## title: Gradient Descent

## Gradient Descent

Gradient descent is an optimization algorithm for finding the minimum of a function. In deep learning this optimization algorithm is very useful when the parameters cannot be calculated analytically.

What you want to do is to repeatedly update the value of the parameter theta until you minimize the value of the Cost Function J(θ) close to 0;

### Learning Rate

The size of a step is called the learning rate. A larger learning rate make iterating faster but it might overshoot the global minimum, the value that we are looking for. On the other hand we could prevent this overshooting by decreasing the learning rate; but beware that the smaller you make the learning rate, the more computationally intensive it gets. This could either prolong the computation unnecessarily, or you may not arrive at the global minimum altogether.

### Feature Scaling

A deep learning problem would require you to use multiple features for generating a predictive model. If for example if you are building a predictive model for house pricing, you would have to deal with features like the price itself, number of rooms, lot area, etc. And these features might extremely differ in range, like for example while the lot area might be between 0 and 2000 square feet, the other features like the number of rooms would be between 1 and 9.

This is where feature scaling, also called normalization, comes in handy, to make sure that your machine learning algorithm works properly.

### Stochastic Gradient Descent

Machine learning problems usually requires computations over a sample size in the millions, and that could be very computationally intensive.
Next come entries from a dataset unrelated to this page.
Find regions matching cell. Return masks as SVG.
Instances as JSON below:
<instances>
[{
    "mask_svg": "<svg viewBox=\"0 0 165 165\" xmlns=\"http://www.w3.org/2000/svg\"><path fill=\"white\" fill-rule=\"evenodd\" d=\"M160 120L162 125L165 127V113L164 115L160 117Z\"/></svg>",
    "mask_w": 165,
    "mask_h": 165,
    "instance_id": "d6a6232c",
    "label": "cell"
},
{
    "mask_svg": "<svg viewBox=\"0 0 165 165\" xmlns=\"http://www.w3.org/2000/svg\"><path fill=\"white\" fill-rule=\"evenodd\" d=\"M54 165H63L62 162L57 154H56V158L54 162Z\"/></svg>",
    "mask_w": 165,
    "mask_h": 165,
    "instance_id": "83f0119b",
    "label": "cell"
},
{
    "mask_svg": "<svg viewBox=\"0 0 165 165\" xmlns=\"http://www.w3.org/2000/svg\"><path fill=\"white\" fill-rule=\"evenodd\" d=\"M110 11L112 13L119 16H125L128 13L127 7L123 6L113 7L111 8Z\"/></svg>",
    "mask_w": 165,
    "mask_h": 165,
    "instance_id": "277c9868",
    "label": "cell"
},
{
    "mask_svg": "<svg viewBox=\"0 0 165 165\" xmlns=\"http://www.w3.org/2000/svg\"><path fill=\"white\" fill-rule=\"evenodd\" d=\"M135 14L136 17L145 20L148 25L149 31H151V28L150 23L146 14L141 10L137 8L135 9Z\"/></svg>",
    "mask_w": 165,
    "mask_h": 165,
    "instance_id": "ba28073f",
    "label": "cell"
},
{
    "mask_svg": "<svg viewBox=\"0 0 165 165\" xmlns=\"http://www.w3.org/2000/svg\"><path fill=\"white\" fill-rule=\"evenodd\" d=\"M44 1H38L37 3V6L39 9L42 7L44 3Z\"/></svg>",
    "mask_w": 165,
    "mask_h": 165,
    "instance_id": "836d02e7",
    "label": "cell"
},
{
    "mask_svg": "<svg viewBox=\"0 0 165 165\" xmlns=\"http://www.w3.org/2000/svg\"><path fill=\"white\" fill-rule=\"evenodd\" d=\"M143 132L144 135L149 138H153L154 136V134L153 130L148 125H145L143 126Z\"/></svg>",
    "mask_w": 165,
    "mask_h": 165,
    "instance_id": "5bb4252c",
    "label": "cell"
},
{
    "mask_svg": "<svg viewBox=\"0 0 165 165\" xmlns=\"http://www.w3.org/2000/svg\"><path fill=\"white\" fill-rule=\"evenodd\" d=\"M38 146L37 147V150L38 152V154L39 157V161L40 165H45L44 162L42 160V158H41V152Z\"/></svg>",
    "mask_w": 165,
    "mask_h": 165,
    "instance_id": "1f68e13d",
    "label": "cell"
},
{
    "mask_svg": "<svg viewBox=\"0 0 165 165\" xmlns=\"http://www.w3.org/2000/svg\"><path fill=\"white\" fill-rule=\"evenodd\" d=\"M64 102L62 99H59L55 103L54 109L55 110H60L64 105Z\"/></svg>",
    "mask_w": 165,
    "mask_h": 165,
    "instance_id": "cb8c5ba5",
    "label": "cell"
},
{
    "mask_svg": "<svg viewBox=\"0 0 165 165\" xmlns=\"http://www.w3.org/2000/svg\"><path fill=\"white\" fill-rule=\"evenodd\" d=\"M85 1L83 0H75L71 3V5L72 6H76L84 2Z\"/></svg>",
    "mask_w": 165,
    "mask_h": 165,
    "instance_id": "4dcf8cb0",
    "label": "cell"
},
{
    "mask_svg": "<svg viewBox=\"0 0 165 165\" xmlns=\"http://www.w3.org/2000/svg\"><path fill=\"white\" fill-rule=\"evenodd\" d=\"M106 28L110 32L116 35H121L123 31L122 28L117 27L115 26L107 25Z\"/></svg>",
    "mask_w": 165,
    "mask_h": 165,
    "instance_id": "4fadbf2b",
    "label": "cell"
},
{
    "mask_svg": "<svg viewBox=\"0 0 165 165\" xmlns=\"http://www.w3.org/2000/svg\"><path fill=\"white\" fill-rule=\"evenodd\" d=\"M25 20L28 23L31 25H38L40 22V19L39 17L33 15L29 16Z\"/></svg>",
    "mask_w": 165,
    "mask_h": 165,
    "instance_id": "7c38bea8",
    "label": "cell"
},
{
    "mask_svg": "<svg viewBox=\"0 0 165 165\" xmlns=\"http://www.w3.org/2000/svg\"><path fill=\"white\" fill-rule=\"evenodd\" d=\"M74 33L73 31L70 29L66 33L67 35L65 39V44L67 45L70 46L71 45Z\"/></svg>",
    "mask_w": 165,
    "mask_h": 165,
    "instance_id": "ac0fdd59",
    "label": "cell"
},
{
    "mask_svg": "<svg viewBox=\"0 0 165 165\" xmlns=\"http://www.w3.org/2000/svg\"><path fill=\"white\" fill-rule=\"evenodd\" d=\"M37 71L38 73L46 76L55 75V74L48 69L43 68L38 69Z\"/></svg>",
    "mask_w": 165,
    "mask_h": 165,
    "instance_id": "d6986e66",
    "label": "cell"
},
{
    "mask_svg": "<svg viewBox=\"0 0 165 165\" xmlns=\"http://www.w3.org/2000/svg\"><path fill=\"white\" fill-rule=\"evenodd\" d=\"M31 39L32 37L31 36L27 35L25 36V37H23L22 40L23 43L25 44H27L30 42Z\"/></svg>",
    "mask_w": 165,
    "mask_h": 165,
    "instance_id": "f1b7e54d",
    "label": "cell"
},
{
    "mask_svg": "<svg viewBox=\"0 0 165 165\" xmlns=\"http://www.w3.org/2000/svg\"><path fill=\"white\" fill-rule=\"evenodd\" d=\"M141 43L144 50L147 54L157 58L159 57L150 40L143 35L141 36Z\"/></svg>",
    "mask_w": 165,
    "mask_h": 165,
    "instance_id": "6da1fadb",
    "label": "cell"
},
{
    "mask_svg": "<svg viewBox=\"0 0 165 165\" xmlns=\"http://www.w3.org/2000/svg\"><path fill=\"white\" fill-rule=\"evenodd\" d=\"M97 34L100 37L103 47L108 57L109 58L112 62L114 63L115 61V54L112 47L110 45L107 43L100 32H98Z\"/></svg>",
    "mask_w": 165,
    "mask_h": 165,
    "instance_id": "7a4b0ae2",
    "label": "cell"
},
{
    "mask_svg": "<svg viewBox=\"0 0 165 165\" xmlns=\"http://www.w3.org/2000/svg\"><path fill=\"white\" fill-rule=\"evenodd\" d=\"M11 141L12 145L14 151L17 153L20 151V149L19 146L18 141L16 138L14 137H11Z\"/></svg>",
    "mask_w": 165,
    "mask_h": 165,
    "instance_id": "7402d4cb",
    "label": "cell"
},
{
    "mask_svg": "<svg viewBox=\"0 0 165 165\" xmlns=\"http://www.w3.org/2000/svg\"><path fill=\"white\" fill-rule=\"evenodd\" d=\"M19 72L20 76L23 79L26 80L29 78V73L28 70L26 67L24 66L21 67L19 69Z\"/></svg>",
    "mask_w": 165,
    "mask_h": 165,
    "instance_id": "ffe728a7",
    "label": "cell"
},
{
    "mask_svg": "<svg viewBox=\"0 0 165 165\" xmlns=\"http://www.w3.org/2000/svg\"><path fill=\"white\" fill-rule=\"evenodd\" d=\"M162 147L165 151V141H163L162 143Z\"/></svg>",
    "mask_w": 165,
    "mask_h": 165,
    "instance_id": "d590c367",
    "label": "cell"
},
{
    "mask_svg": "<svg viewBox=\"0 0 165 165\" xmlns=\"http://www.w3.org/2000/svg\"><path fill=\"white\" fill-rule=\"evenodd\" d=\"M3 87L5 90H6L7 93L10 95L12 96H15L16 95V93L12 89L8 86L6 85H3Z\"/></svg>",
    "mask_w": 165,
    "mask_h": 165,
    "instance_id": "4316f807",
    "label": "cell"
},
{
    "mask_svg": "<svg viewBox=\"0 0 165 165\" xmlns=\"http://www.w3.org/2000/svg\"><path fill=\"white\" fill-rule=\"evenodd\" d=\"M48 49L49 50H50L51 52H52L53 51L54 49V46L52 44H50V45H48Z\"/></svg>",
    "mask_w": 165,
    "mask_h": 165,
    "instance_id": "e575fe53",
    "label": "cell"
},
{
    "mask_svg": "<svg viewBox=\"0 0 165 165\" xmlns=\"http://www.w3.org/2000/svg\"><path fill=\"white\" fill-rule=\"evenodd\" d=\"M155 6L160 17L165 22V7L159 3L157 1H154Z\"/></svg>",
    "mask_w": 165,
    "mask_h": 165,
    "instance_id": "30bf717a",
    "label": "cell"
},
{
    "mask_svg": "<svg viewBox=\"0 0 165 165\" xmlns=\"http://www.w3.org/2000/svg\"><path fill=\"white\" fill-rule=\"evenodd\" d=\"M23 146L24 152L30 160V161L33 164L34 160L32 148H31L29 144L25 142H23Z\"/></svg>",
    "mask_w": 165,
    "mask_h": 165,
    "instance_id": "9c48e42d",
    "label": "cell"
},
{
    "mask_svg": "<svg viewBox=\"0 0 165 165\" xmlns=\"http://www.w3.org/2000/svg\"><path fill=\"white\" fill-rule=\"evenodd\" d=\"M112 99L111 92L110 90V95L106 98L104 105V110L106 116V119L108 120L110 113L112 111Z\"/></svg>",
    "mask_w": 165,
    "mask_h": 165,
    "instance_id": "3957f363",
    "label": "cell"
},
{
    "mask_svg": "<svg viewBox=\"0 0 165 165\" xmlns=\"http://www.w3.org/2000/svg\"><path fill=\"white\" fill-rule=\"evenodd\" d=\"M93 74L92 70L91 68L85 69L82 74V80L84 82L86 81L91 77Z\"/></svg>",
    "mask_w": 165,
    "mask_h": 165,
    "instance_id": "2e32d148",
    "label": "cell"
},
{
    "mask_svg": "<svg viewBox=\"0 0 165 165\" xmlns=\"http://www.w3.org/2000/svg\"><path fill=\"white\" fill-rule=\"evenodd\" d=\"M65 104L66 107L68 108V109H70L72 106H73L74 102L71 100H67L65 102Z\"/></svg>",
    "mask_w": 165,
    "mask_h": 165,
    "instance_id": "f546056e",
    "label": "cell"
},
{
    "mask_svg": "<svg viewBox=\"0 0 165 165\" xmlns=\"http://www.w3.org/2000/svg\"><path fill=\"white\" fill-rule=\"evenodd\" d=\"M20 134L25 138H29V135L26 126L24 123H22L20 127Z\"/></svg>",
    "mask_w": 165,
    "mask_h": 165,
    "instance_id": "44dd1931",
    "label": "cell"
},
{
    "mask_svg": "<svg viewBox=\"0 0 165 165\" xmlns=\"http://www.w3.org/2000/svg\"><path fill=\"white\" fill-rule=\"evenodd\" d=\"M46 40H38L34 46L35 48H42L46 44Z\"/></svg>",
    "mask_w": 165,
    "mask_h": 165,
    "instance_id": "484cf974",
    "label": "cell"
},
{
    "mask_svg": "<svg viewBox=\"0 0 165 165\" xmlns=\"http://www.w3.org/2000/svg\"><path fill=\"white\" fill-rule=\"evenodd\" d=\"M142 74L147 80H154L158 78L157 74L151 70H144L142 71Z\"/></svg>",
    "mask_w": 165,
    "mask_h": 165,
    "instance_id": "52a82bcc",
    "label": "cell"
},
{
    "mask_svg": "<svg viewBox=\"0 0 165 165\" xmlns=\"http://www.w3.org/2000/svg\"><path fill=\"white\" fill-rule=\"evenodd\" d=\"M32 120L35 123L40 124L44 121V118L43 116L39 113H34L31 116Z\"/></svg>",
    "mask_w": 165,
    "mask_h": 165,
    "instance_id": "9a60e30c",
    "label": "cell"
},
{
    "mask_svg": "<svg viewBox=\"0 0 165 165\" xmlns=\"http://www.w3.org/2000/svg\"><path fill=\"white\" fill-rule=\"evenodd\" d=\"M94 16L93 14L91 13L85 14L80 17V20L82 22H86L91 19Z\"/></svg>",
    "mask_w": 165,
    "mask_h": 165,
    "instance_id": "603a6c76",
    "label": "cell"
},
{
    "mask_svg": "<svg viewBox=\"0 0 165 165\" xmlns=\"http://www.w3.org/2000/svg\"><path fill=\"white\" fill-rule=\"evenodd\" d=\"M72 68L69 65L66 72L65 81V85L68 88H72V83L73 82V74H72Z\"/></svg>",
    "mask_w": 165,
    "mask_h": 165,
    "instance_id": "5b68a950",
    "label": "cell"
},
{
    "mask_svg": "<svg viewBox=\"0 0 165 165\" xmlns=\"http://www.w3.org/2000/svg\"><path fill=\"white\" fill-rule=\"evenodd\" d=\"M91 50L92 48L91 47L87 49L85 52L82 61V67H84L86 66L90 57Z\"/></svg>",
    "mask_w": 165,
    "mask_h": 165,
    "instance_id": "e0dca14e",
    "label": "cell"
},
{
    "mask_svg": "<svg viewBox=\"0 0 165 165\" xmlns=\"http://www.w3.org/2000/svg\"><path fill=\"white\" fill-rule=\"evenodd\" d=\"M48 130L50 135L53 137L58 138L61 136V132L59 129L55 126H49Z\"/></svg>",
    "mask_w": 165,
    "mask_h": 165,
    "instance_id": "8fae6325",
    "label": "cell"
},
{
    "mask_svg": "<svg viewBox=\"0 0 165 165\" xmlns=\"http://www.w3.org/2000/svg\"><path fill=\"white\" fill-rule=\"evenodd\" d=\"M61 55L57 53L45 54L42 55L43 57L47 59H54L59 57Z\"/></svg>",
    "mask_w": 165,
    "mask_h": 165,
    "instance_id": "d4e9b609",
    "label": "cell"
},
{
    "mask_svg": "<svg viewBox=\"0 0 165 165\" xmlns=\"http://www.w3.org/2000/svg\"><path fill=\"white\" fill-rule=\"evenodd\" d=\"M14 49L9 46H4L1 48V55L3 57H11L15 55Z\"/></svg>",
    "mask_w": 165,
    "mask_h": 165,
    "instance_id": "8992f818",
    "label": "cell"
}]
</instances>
In stochastic gradient descent you update the parameter for the cost gradient of each example rather that the sum of the cost gradient of all the examples. You could arrive at a set of good parameters faster after only a few passes through the training examples, thus the learning is faster as well.

### Mini-batch Gradient Descent

Stochastic Gradient Descent computes the gradient on a single instance. As described above, this is indeed faster than evaluating the entire training set when computing a gradient. However, this is somewhat extreme and can lead to parameter volatility around the optimal solution. Mini-batch gradient descent offers a middle-ground where the gradients are computed on a random sample (a “mini” batch). The larger your mini-batch (the chunkier your selection from the training set), the less parameter volatility you can expect around the optimal solution.